It feels like Gove wanted schools to be a mixture of 50s grammar school (as he imagined them) and Singapore. And things just got tighter and tighter. In the 90s things weren’t perfect but nothing feels like it’s gone in the right way since, at least consistently. We’ve had and lost Building Schools for the Future, which did provide better surroundings for a lot of children. Funding and teacher numbers are going down all the time. The last government celebrated the fact that grades kept rising (while being concerned that things were ‘too easy’) while kids got more anxious and miserable.
My manifesto would be, based on my children’s experience:
No uniform but a dress code. My children are being ‘prepared for the world of work’ by wearing a clip-on nylon tie while the managing partners at my global corporate firm wear open-necked shirts to work, and the kids are punished with isolation from their peers if they forget them.
Two tier education within one school with children able to choose the academic or vocational option in core subjects. Triple science or public understanding of science. Pure maths and statistics or maths for life. Etc. Maths and science can become two GCSE options and open up choice to engage kids more. Make BTECs an option wherever possible. Scrap most exams and introduce grading through demonstration of skills in continuous assessment.
Let teachers have more choice in what they teach so long as those skills can be measured. Do a national skills audit to understand future jobs and what will be needed in the future, and support children in using those skills.
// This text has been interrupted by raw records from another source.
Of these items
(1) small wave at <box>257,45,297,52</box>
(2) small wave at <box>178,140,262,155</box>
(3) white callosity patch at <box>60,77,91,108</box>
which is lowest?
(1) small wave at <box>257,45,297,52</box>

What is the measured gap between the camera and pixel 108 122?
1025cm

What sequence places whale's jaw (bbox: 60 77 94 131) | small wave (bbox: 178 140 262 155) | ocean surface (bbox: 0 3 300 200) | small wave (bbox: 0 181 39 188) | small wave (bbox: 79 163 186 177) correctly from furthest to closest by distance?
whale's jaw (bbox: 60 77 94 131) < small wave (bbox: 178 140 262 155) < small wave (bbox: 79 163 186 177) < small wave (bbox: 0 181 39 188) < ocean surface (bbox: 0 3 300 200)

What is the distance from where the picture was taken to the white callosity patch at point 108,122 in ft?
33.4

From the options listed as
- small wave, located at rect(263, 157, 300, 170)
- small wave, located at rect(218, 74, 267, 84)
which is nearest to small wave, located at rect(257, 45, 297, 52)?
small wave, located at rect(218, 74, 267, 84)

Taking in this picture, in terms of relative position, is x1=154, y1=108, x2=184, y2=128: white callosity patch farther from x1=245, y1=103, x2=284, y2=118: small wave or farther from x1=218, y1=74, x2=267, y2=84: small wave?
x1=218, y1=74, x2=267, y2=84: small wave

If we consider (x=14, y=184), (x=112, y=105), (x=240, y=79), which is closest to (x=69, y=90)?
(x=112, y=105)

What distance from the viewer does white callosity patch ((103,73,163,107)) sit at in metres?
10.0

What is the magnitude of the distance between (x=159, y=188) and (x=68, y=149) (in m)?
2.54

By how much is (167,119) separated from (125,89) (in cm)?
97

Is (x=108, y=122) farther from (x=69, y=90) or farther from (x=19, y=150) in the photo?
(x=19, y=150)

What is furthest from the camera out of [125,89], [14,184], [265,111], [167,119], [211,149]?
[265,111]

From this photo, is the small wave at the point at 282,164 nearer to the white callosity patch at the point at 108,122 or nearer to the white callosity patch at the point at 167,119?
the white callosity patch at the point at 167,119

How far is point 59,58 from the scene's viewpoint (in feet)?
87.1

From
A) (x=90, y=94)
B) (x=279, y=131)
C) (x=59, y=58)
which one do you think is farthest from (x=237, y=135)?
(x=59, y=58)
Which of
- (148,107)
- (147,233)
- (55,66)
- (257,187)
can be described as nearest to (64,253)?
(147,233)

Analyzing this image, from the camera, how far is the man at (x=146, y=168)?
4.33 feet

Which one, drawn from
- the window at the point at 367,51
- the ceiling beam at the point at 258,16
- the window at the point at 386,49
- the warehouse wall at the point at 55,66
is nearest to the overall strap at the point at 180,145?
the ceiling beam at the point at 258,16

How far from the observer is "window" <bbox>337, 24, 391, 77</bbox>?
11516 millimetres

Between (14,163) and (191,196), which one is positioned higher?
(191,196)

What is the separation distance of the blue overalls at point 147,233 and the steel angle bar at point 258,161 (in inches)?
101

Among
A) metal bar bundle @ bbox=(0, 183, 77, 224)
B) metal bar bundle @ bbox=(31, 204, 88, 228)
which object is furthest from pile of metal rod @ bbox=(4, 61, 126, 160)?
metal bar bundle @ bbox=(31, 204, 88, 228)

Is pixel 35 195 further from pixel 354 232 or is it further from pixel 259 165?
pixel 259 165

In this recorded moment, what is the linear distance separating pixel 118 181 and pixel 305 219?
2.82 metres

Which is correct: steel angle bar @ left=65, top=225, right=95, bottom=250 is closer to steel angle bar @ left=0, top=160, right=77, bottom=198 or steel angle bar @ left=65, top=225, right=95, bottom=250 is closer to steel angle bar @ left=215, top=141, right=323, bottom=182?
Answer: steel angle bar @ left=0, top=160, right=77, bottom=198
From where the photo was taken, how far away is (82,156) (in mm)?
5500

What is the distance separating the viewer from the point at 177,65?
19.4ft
Funding, real meaningful funding.
Measure educational outcomes by wider metrics. Look at signifiers of health.
Develop targeted provision for children overwhelmed by the school environment because of ND or MH issues. Make this a standard national offer in local centres and stop wasting money on LA legal and transport costs. If the money spend on school SEN transport was spent on offering better provision everyone would be better off.
Some of this is pie in the sky. Some of it could be done with a commitment to make our education better for our children.